Depends on the model, if it doesn't fit into VRAM performance will suffer. Respo...

e12e · on Dec 29, 2024

>> within reasonable cost

> pair of ebay RTX 3090s

So... 1700 USD?

zh3 · on Dec 29, 2024

£1200 UKP, so a little less. Targetted at having 48GB (2x24Gb) VRAM for running the larger models; having said that, a single 12Gb RTX3060 in another box seems pretty close in local testing (with smaller models).

drillsteps5 · on Dec 29, 2024

If you're looking for most bang for the buck 2x3060(12Gb) might be the best bet. GPUs will be around $400-$600.

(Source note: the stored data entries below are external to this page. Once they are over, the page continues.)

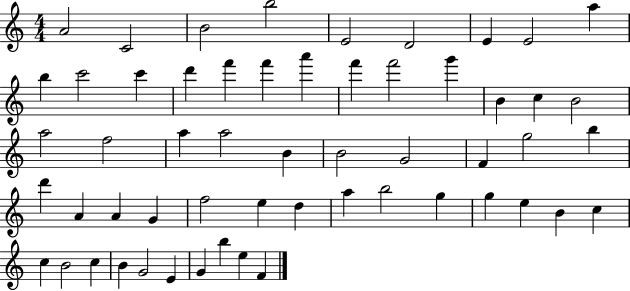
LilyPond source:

{
  \clef treble
  \numericTimeSignature
  \time 4/4
  \key c \major
  a'2 c'2 | b'2 b''2 | e'2 d'2 | e'4 e'2 a''4 | \break b''4 c'''2 c'''4 | d'''4 f'''4 f'''4 a'''4 | f'''4 f'''2 g'''4 | b'4 c''4 b'2 | \break a''2 f''2 | a''4 a''2 b'4 | b'2 g'2 | f'4 g''2 b''4 | \break d'''4 a'4 a'4 g'4 | f''2 e''4 d''4 | a''4 b''2 g''4 | g''4 e''4 b'4 c''4 | \break c''4 b'2 c''4 | b'4 g'2 e'4 | g'4 b''4 e''4 f'4 | \bar "|."
}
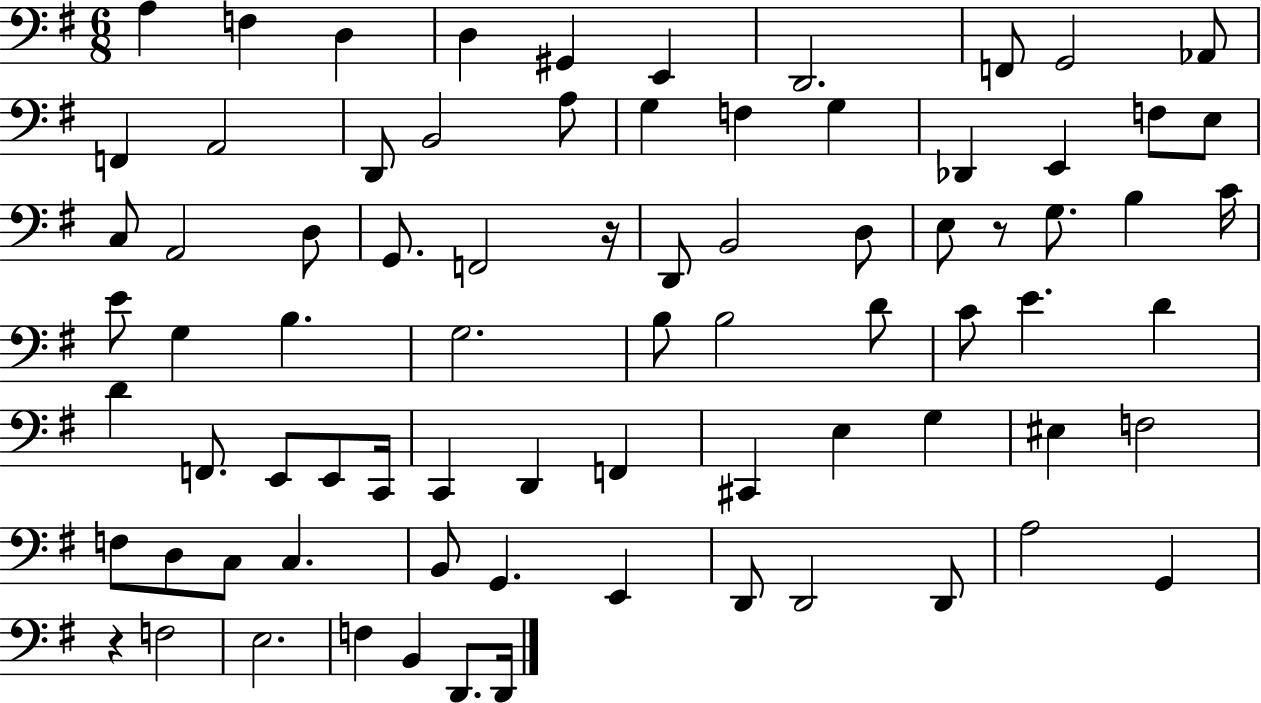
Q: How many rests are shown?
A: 3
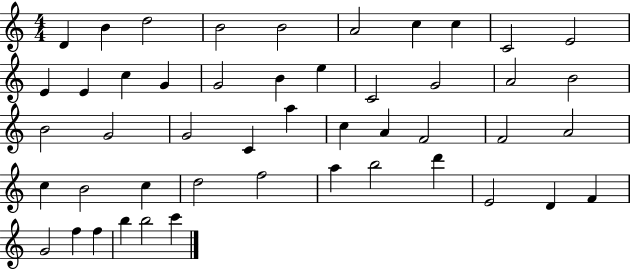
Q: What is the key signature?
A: C major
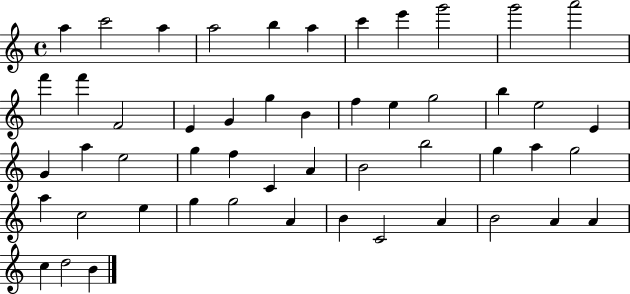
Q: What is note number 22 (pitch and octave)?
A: B5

drillsteps5 · on Dec 29, 2024

Have been trying forever to find a coherent guide on building dual-GPU box for this purpose, do you know of any? Like selecting the MB, the case, cooling, power supply and cables, any special voodoo required to pair the GPUs etc.

zh3 · on Dec 29, 2024

I'm not aware of any particular guides, the setup here was straightforward - an old motherboard with two PCIe X16 slots (Asus P8Z77V or P8Z77WS), a big enough power supply (Seasonic 850W) and the stock linux Nividia drivers. The RTX 3090's are basic Dell models (i.e. not OC'ed gamer versions), and worth noting they only get hot if used continuously - if you're the only one using them, the fans spin up during a query and back down between. Good 'smoke test' is something like 'while 1; do 'ollama run llama3.3 "Explain cosmology"'; done.

With llama3.3 70B, two RTX3090s gives you 48GB of VRAM and the model uses about 44Gb; so the first start is slow (loading the model into VRAM) but after that response is fast (subject to comment above about KEEP_ALIVE).